CAGLIARI. I sardi coltivavano gli alberi da frutta già dal periodo Fenicio-Punico. Da 2500 anni, quindi. È quanto documentato dall’équipe archeobotanica di Hbk (l’Orto Botanico dell’Ateneo), in collaborazione con il Dipartimento di Storia, Beni Culturali e Territorio dell’Università di Cagliari, la Soprintendenza Archeologica e l’Instituto de Historia del Consejo Superior Investigaciones Científicas (Csic), in un articolo pubblicato su “Vegetation History and Archaeobotany”, una delle più prestigiose riviste scientifiche internazionali del settore, che dà conto dei risultati delle ricerche effettuate.
I materiali studiati, tutti in ottimo stato di conservazione, sono stati recuperati dagli archeologi sul fondale della Laguna di Santa Giusta, successivamente sono stati trasferiti nella Banca del Germoplasma della Sardegna (BG-SAR) e analizzati dal punto di vista morfologico attraverso il confronto con le collezioni di materiali moderni.

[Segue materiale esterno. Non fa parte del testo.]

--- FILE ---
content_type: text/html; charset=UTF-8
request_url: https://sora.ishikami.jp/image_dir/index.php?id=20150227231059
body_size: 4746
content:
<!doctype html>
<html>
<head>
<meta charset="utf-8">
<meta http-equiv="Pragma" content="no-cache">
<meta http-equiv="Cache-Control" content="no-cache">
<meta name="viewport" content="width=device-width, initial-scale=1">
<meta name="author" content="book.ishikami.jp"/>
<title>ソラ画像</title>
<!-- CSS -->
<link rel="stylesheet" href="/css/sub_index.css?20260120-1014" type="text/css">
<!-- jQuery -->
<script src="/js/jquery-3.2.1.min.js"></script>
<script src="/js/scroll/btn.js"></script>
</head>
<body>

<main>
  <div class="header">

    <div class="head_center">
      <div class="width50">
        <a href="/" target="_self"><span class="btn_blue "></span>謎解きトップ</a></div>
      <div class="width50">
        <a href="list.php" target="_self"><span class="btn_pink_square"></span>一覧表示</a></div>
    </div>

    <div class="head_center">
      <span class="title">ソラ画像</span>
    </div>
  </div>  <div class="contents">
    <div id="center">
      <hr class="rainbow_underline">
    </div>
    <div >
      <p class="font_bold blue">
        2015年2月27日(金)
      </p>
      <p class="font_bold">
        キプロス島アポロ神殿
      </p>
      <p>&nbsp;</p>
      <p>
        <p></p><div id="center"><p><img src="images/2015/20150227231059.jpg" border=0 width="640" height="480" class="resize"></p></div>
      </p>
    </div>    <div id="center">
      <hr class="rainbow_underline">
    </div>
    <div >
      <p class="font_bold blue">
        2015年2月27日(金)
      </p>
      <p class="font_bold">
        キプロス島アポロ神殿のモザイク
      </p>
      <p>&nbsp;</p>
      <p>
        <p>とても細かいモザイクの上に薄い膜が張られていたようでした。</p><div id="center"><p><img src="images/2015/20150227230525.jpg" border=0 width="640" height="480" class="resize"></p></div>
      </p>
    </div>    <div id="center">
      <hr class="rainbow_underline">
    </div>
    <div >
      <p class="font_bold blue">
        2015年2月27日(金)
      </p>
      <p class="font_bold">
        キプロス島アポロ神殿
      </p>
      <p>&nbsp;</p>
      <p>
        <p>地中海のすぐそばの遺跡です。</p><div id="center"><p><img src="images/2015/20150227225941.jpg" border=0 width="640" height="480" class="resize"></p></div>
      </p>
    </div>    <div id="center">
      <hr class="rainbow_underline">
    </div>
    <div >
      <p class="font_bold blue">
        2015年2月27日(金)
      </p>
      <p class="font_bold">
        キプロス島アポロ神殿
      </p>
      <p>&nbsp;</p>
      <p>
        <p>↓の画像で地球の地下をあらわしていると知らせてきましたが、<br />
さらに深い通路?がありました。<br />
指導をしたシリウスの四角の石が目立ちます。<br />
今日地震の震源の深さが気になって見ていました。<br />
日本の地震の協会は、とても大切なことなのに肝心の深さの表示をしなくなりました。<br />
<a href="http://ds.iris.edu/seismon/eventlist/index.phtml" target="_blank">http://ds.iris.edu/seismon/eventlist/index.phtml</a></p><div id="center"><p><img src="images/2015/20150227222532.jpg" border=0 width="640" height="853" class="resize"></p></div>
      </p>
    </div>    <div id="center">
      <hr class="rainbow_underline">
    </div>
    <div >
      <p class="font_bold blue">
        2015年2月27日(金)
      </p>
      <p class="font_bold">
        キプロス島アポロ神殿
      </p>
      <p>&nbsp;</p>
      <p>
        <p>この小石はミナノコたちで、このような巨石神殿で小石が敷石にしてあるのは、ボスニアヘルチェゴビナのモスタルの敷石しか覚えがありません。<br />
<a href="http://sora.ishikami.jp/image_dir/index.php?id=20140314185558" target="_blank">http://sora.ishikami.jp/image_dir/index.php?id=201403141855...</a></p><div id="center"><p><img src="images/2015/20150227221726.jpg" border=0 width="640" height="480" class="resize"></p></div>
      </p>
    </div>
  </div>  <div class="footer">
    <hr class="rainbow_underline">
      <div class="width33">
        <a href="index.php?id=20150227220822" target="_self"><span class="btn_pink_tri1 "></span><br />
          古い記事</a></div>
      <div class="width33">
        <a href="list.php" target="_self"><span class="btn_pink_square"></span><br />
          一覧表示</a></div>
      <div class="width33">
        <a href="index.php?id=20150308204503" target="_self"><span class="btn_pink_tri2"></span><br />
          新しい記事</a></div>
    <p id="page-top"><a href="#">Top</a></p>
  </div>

Tutti i materiali sono stati conservati all’interno delle celle frigorifere con l’obiettivo di preservare sia la loro morfologia che l’eventuale DNA antico ancora presente.
Le indagini hanno permesso di verificare la presenza di resti vegetali riferiti a mandorle, nocciole e noci a cui si aggiungono numerosi semi di vite, susino, anguria, olivo, zucca da vino, pinoli e bacche di ginepro. Lo studio ha consentito di documentare la presenza in Sardegna dei primi alberi da frutto probabilmente introdotti dai Fenici e dai Punici tra il 500 e il 200 a.C. e rappresenta attualmente una delle prime testimonianze dirette dell’uso di queste risorse da parte di questi popoli navigatori.
Visti gli incoraggianti risultati ottenuti con queste ricerche, proseguono gli studi su altri contesti subacquei della Sardegna per meglio comprendere l’origine e la domesticazione delle specie frutticole anche in un’ottica di valorizzazione delle varietà locali.